(Image-based spatial reasoning data)
•••

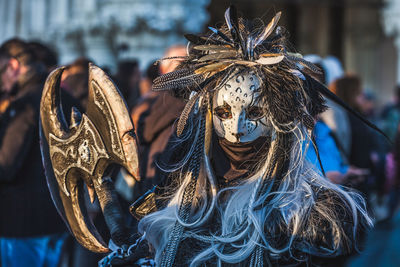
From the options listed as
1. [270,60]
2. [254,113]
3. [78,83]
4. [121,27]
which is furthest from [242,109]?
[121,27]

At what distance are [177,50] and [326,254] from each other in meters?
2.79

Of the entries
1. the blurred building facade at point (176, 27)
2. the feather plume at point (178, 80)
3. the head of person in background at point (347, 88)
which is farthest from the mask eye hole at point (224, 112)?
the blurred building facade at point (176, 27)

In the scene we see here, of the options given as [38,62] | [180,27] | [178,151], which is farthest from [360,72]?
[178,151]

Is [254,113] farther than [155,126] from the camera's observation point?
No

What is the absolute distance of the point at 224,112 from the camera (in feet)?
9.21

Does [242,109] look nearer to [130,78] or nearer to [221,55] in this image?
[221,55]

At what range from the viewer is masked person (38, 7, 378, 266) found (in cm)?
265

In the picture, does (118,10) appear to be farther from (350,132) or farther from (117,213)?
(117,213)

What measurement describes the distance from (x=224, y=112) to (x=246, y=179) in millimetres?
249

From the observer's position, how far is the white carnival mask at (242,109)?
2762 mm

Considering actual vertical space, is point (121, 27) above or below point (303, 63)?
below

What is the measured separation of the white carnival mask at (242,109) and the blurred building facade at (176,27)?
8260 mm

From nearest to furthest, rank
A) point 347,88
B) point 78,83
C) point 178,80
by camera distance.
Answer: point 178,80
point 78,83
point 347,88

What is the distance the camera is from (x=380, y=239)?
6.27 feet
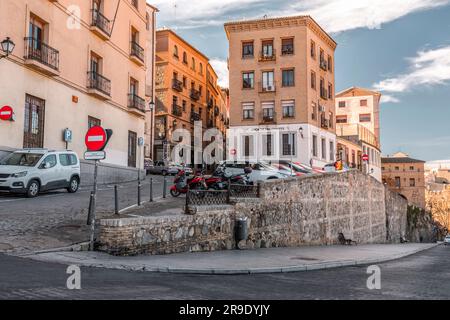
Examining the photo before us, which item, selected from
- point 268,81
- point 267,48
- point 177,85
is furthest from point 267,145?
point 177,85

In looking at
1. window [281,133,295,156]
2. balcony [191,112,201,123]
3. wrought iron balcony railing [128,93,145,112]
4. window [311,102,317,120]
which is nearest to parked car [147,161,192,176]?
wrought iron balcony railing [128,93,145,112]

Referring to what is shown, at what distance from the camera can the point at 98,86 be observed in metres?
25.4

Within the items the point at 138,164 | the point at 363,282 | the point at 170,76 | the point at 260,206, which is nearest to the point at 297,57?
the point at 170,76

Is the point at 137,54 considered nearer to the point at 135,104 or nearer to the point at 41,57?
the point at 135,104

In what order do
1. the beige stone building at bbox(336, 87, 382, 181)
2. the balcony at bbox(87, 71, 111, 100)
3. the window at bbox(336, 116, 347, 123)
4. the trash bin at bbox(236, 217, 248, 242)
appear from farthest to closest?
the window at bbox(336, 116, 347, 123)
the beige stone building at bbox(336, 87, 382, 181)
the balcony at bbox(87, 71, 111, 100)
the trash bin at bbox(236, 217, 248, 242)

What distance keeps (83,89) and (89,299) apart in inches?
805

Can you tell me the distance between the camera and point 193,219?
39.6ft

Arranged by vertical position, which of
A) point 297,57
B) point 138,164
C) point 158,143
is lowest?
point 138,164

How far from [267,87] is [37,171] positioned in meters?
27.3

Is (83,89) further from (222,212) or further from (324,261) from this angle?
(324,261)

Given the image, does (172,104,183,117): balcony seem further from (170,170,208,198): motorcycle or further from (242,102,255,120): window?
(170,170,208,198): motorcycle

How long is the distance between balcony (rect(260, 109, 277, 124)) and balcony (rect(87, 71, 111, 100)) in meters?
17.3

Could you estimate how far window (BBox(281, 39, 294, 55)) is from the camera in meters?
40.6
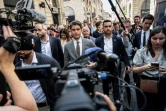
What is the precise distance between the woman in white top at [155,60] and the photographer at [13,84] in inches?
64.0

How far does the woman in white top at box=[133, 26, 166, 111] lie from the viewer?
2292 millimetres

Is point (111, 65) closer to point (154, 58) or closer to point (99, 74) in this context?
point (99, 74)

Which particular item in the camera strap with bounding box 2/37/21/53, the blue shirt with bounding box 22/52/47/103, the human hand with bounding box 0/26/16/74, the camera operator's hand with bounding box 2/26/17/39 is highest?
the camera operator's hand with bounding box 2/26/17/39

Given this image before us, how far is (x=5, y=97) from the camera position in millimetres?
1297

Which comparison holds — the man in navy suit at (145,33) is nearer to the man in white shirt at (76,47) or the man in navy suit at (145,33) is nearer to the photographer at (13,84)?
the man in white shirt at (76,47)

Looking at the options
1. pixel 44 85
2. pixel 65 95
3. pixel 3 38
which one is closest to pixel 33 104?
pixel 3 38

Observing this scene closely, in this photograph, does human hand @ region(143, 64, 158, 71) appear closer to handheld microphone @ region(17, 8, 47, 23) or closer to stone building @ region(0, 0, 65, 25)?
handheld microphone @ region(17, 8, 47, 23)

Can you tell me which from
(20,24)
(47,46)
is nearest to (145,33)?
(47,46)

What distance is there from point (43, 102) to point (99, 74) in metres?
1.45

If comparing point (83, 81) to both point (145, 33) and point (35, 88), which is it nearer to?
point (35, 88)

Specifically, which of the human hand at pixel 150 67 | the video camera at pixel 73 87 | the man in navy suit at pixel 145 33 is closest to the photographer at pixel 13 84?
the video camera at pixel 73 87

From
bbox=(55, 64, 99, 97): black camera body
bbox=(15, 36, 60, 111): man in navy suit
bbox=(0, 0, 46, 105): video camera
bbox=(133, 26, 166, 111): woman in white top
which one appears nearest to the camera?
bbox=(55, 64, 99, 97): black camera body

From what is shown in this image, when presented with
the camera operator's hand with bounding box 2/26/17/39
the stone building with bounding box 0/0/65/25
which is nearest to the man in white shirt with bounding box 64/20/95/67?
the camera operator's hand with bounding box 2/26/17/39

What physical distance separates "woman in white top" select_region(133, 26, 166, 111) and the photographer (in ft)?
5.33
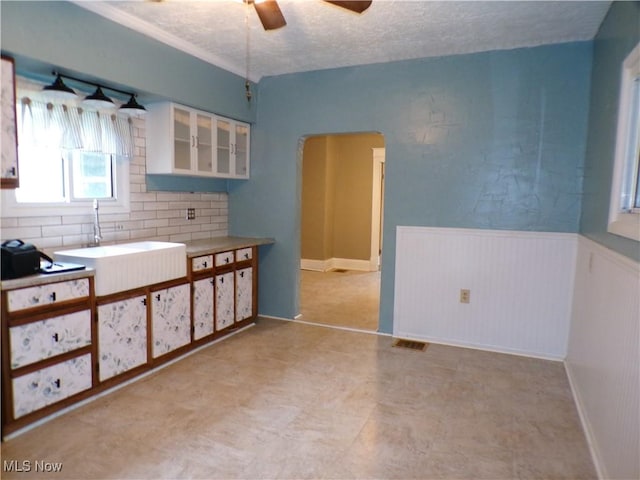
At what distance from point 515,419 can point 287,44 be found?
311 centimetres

•••

What is required: Restate each of the entries above word for word and skip every image.

Right answer:
From the options listed as
1. [270,60]
2. [254,113]
3. [78,83]
4. [121,27]
which is furthest from [242,109]?
[121,27]

At what distance are [177,50] and [326,254] from each other in meters?
2.79

Of the entries
1. the blurred building facade at point (176, 27)
2. the feather plume at point (178, 80)
3. the head of person in background at point (347, 88)
which is farthest from the mask eye hole at point (224, 112)?
the blurred building facade at point (176, 27)

In the scene we see here, of the options given as [38,62] | [180,27] | [178,151], which is farthest from [360,72]?
[178,151]

Is [254,113] farther than [155,126] from the camera's observation point?
No

What is the absolute distance of the point at 224,112 from the camera (in feet)?
9.21

Does [242,109] look nearer to [130,78] or nearer to [221,55] in this image?
[221,55]

At what range from the viewer is masked person (38, 7, 378, 266) found (in cm)?
265

In the picture, does (118,10) appear to be farther from (350,132) or farther from (117,213)?
(117,213)

What measurement describes the distance from (x=224, y=112) to (x=246, y=179) in millimetres?
249

From the observer's position, how far is the white carnival mask at (242,109)?
2762 mm

Considering actual vertical space, is point (121, 27) above or below point (303, 63)?
below

What is the measured separation of the white carnival mask at (242,109) and the blurred building facade at (176,27)?
8260 mm

From nearest to furthest, rank
A) point 347,88
B) point 78,83
C) point 178,80
by camera distance.
Answer: point 178,80
point 78,83
point 347,88

What is the distance the camera is from (x=380, y=239)?
6.27 feet
Examining the photo before us, which item, selected from
- point 268,81
- point 267,48
- point 177,85
is furthest from point 267,145?
point 177,85

In looking at
1. window [281,133,295,156]
2. balcony [191,112,201,123]
3. wrought iron balcony railing [128,93,145,112]
4. window [311,102,317,120]
which is nearest to parked car [147,161,192,176]?
wrought iron balcony railing [128,93,145,112]

Referring to what is shown, at what distance from the camera can the point at 98,86 be observed in metres?
25.4

Within the items the point at 138,164 | the point at 363,282 | the point at 170,76 | the point at 260,206, which is nearest to the point at 297,57?
the point at 170,76

Is the point at 137,54 considered nearer to the point at 135,104 or nearer to the point at 41,57?
the point at 135,104

In what order do
1. the beige stone building at bbox(336, 87, 382, 181)
2. the balcony at bbox(87, 71, 111, 100)
3. the window at bbox(336, 116, 347, 123)
4. the trash bin at bbox(236, 217, 248, 242)
appear from farthest to closest?
the window at bbox(336, 116, 347, 123)
the beige stone building at bbox(336, 87, 382, 181)
the balcony at bbox(87, 71, 111, 100)
the trash bin at bbox(236, 217, 248, 242)

What distance keeps (83,89) and (89,299) apart in inches?
805

Can you tell me the distance between the camera and point 193,219?
39.6ft

Arranged by vertical position, which of
A) point 297,57
B) point 138,164
C) point 158,143
is lowest?
point 138,164

How far from [267,87] is [37,171] positioned in meters?
27.3

Is (83,89) further from (222,212) or further from (324,261) from this angle?
(324,261)

Given the image, does (172,104,183,117): balcony seem further from (170,170,208,198): motorcycle or further from (242,102,255,120): window?
(170,170,208,198): motorcycle

How long is the distance between balcony (rect(260, 109, 277, 124)) and balcony (rect(87, 71, 111, 100)) in meters?
17.3

Could you estimate how far window (BBox(281, 39, 294, 55)) is from the camera in meters?
40.6
What is the precise distance between the woman in white top at [155,60] and the photographer at [13,84] in inches?
64.0

How far does the woman in white top at box=[133, 26, 166, 111] lie from the viewer?
2292 millimetres

Is point (111, 65) closer to point (154, 58) or closer to point (99, 74) in this context?
point (99, 74)

Which particular item in the camera strap with bounding box 2/37/21/53, the blue shirt with bounding box 22/52/47/103, the human hand with bounding box 0/26/16/74, the camera operator's hand with bounding box 2/26/17/39 is highest?
the camera operator's hand with bounding box 2/26/17/39

Given this image before us, how far is (x=5, y=97) from the camera position in millimetres?
1297

Which comparison holds — the man in navy suit at (145,33) is nearer to the man in white shirt at (76,47) or the man in navy suit at (145,33) is nearer to the photographer at (13,84)?
the man in white shirt at (76,47)

Looking at the options
1. pixel 44 85
2. pixel 65 95
3. pixel 3 38
which one is closest to pixel 33 104?
pixel 3 38

Observing this scene closely, in this photograph, does human hand @ region(143, 64, 158, 71) appear closer to handheld microphone @ region(17, 8, 47, 23) or closer to stone building @ region(0, 0, 65, 25)?
handheld microphone @ region(17, 8, 47, 23)

Can you tell me which from
(20,24)
(47,46)
is nearest to (145,33)?
(47,46)

What distance is there from point (43, 102) to point (99, 74) in metres?
1.45

If comparing point (83, 81) to both point (145, 33) and point (35, 88), which is it nearer to?
point (35, 88)

Specifically, which of the human hand at pixel 150 67 | the video camera at pixel 73 87 | the man in navy suit at pixel 145 33 is closest to the photographer at pixel 13 84?
the video camera at pixel 73 87

From
bbox=(55, 64, 99, 97): black camera body
bbox=(15, 36, 60, 111): man in navy suit
bbox=(0, 0, 46, 105): video camera
bbox=(133, 26, 166, 111): woman in white top
which one appears nearest to the camera?
bbox=(55, 64, 99, 97): black camera body

From what is shown in this image, when presented with
the camera operator's hand with bounding box 2/26/17/39
the stone building with bounding box 0/0/65/25
which is nearest to the man in white shirt with bounding box 64/20/95/67?
the camera operator's hand with bounding box 2/26/17/39

What physical distance separates "woman in white top" select_region(133, 26, 166, 111) and the photographer (in ft)?
5.33
At what distance from point 515,419 can point 287,44 be found?
311 centimetres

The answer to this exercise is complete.